Eosinophils are phagocytic cells with antigen presenting capacity (Del Pozo et al., 1992; Weller et al., 1993), and the ability of eosinophils situated in the airways lumen to migrate via the lymphatics to sites of antigen presentation has recently been
confirmed (Shi et al., 2000). Thus, eosinophils that are recruited to the antigen challenged lung in sensitised mice may then sample the extracellular milieu, and phagocytose endogenous antigen. Within inflamed lung tissue, eosinophils may then process and present endogenous antigen to activated memory T lymphocytes, and thereby modulate local T cell function and disease progression/resolution. Alternatively, recruited eosinophils may sample the contents of the airway lumen, before translocation back across airways epithelium and subsequent trafficking to the draining lymph nodes. In these tissues, eosinophils may reside for prolonged periods of time following antigen challenge in the sensitised organism (Figure 3.5c), and may actively present airways derived antigens to antigen-specific T lymphocytes.
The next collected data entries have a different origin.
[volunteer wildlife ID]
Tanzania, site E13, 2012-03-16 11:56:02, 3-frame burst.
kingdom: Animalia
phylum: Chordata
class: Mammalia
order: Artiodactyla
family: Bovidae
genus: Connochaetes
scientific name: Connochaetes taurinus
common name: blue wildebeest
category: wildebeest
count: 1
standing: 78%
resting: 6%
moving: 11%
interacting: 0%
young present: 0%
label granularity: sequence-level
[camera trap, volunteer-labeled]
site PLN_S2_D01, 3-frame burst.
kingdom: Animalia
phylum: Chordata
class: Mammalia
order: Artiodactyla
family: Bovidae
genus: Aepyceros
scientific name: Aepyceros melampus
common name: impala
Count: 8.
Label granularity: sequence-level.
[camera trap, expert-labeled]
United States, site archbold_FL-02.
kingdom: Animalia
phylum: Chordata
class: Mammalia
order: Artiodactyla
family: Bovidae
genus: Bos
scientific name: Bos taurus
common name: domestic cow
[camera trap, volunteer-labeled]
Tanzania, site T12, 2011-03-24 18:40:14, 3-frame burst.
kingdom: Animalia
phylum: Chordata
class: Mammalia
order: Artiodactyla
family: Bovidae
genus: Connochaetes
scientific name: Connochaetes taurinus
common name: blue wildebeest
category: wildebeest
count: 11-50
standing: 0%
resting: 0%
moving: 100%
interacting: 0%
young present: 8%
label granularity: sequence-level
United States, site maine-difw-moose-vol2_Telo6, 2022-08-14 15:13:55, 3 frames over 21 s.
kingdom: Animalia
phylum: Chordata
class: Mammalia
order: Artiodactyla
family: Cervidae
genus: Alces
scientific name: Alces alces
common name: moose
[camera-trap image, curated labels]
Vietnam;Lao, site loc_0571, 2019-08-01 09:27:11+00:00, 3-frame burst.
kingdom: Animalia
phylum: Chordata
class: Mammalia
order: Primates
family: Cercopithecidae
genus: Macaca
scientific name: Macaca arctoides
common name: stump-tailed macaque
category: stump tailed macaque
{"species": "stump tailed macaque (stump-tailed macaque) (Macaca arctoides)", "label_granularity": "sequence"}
Thus, the numerous eosinophils that are recruited to the antigen challenged lung in the sensitised organism are well placed to modulate T lymphocyte function within local tissues and distally via the draining lymphatics. It is interesting to note that low numbers of eosinophils were present in the blood, airways lumen, and draining lymphoid tissue prior to antigen inhalation (Figure 3.2, zero time points), which suggests a role for baseline eosinophils in immunological responses associated with immune surveillance and potentially, T cell expansion.
It would be interesting to assess the surface expression of MHC-II and associated costimulatory molecules, and to further investigate any antigen presenting function attributable to lung eosinophils. This may further our understanding of the potential for eosinophil/T cell interactions wherein eosinophils may regulate T cell function during chronic antigen exposure to the lung.